What you will do - Whenever a line below mentions the word "order", that line should be copied.

Source material -
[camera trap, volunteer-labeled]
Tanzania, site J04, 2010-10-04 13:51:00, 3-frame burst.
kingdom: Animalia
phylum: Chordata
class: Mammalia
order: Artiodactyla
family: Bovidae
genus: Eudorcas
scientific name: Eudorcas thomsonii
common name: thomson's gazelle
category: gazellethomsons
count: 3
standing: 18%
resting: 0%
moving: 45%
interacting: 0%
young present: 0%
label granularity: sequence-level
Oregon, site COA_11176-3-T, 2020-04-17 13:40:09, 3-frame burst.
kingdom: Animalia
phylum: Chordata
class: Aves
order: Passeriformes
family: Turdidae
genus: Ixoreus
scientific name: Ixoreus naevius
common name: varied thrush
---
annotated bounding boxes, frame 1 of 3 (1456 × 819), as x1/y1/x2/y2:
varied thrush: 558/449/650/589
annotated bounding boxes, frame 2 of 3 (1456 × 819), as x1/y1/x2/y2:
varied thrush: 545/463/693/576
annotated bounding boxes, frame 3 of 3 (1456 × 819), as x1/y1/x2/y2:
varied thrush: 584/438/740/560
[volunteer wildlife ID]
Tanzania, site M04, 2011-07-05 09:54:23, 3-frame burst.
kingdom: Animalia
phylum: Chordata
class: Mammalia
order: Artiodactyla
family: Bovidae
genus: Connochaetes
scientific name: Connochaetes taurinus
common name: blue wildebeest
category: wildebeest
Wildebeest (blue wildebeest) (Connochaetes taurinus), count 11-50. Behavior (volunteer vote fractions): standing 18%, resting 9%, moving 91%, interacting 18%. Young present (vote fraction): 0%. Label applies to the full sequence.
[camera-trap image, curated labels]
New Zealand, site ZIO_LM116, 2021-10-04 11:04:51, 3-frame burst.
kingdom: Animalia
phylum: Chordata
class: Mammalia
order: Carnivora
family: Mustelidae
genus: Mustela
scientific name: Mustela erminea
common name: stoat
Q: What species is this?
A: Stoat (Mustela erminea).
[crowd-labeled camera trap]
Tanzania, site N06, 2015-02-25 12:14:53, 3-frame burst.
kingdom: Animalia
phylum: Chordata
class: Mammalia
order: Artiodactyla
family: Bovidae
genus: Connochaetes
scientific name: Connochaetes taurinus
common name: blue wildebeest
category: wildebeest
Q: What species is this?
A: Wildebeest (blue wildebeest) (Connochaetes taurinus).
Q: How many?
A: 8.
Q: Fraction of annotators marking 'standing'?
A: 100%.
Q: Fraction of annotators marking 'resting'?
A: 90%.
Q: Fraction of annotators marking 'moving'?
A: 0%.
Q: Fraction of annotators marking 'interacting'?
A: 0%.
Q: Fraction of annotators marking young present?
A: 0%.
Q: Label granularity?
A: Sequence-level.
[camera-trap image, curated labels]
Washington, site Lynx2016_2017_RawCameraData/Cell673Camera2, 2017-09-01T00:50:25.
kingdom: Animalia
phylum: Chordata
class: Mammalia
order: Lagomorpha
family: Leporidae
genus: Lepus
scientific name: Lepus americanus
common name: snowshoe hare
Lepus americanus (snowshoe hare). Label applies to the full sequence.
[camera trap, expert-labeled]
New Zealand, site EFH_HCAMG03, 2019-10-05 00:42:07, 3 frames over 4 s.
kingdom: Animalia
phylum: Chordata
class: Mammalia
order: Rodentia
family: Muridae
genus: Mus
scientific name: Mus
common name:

Completed task -
order: Artiodactyla
order: Passeriformes
order: Artiodactyla
order: Carnivora
order: Artiodactyla
order: Lagomorpha
order: Rodentia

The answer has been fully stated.